A Statistical Theory of Gated Attention through the Lens of Hierarchical Mixture of Experts
Viet Nguyen, Tuan Minh Pham, Thinh Cao, Tan Dinh, Huy Nguyen, Nhat Ho, Alessandro Rinaldo
TL;DR
This work develops a rigorous statistical theory for gated attention by mapping it to hierarchical mixtures of experts (HMoE). It shows that gated attention can be represented as a three-level HMoE with nonlinear or linear experts, enabling a clean analysis of learning as expert estimation. The authors prove that vanilla multi-head self-attention suffers exponential sample complexity for expert estimation, while gated attention with appropriately placed nonlinearities achieves polynomial rates, with concrete bounds of order $\mathcal{O}(\epsilon^{-4})$ in sample complexity. They validate the theory with numerical experiments, confirming faster convergence for gated attention compared to standard attention.
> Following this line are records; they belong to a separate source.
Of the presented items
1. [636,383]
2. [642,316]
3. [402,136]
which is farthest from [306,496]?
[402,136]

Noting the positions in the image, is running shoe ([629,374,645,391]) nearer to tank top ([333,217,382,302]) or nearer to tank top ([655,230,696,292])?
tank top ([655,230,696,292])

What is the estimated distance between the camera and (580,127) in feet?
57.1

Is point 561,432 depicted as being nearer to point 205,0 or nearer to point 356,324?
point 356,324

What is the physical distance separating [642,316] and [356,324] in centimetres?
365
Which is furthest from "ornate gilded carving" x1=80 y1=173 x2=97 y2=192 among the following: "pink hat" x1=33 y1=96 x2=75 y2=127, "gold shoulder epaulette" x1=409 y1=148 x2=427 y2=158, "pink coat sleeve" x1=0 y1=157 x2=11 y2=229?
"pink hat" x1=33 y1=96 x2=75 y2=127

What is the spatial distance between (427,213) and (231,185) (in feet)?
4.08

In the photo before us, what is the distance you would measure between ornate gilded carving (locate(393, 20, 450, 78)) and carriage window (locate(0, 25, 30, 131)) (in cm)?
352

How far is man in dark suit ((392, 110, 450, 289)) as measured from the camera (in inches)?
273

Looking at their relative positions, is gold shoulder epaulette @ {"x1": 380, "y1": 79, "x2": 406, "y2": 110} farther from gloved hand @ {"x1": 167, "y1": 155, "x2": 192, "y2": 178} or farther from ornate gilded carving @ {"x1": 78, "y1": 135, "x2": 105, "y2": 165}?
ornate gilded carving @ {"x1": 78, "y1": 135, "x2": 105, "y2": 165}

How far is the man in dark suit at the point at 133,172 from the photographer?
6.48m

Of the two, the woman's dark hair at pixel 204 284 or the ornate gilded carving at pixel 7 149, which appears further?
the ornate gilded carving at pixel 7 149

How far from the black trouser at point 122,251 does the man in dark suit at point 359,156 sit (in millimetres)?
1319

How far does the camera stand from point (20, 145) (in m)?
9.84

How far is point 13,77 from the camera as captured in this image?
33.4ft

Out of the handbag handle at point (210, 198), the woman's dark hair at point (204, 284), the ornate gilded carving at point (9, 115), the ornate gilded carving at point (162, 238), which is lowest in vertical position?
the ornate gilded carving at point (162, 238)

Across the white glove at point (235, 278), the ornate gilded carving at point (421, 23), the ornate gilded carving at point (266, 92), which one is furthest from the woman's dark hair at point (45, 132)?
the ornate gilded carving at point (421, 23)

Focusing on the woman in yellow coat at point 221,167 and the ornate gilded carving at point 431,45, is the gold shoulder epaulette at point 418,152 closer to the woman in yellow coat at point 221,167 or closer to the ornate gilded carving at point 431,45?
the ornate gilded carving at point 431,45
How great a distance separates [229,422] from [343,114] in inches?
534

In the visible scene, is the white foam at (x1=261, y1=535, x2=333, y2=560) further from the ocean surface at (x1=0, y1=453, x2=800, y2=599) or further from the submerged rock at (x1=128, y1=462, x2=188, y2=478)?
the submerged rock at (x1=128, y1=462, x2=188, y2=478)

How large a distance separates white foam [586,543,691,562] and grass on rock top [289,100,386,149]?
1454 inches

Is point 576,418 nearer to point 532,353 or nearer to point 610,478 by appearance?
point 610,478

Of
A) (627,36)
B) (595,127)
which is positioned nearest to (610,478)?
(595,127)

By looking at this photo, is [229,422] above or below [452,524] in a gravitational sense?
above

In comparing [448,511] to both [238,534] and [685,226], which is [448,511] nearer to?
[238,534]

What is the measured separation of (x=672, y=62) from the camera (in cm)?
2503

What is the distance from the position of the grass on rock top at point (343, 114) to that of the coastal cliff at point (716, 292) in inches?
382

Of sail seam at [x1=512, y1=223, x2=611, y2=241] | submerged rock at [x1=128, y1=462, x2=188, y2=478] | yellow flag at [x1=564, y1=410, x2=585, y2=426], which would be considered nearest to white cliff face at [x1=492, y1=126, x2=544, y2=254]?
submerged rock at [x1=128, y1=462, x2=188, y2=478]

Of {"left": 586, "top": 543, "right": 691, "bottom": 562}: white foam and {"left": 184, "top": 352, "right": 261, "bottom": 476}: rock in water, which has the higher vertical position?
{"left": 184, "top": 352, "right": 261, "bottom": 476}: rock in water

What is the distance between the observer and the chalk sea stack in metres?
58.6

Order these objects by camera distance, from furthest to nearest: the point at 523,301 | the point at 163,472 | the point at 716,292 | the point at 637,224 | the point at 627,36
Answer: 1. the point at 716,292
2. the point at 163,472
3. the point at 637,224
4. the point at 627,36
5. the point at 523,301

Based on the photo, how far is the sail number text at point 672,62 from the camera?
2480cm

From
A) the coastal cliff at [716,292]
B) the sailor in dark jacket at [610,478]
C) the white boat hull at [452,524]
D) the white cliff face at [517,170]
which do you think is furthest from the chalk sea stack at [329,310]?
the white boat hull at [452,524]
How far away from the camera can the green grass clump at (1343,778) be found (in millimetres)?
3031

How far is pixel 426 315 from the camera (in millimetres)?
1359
Overall, the results provide a principled explanation for when and why gated attention improves performance, and offer practical guidance on where to place nonlinear gates in attention architectures.
Abstract
Self-attention has greatly contributed to the success of the widely used Transformer architecture by enabling learning from data with long-range dependencies. In an effort to improve performance, a gated attention model that leverages a gating mechanism within the multi-head self-attention has recently been proposed as a promising alternative. Gated attention has been empirically demonstrated to increase the expressiveness of low-rank mapping in standard attention and even to eliminate the attention sink phenomenon. Despite its efficacy, a clear theoretical understanding of gated attention's benefits remains lacking in the literature. To close this gap, we rigorously show that each entry in a gated attention matrix or a multi-head self-attention matrix can be written as a hierarchical mixture of experts. By recasting learning as an expert estimation problem, we demonstrate that gated attention is more sample-efficient than multi-head self-attention. In particular, while the former needs only a polynomial number of data points to estimate an expert, the latter requires exponentially many data points to achieve the same estimation error. Furthermore, our analysis also provides a theoretical justification for why gated attention yields higher performance when a gate is placed at the output of the scaled dot product attention or the value map rather than at other positions in the multi-head self-attention architecture.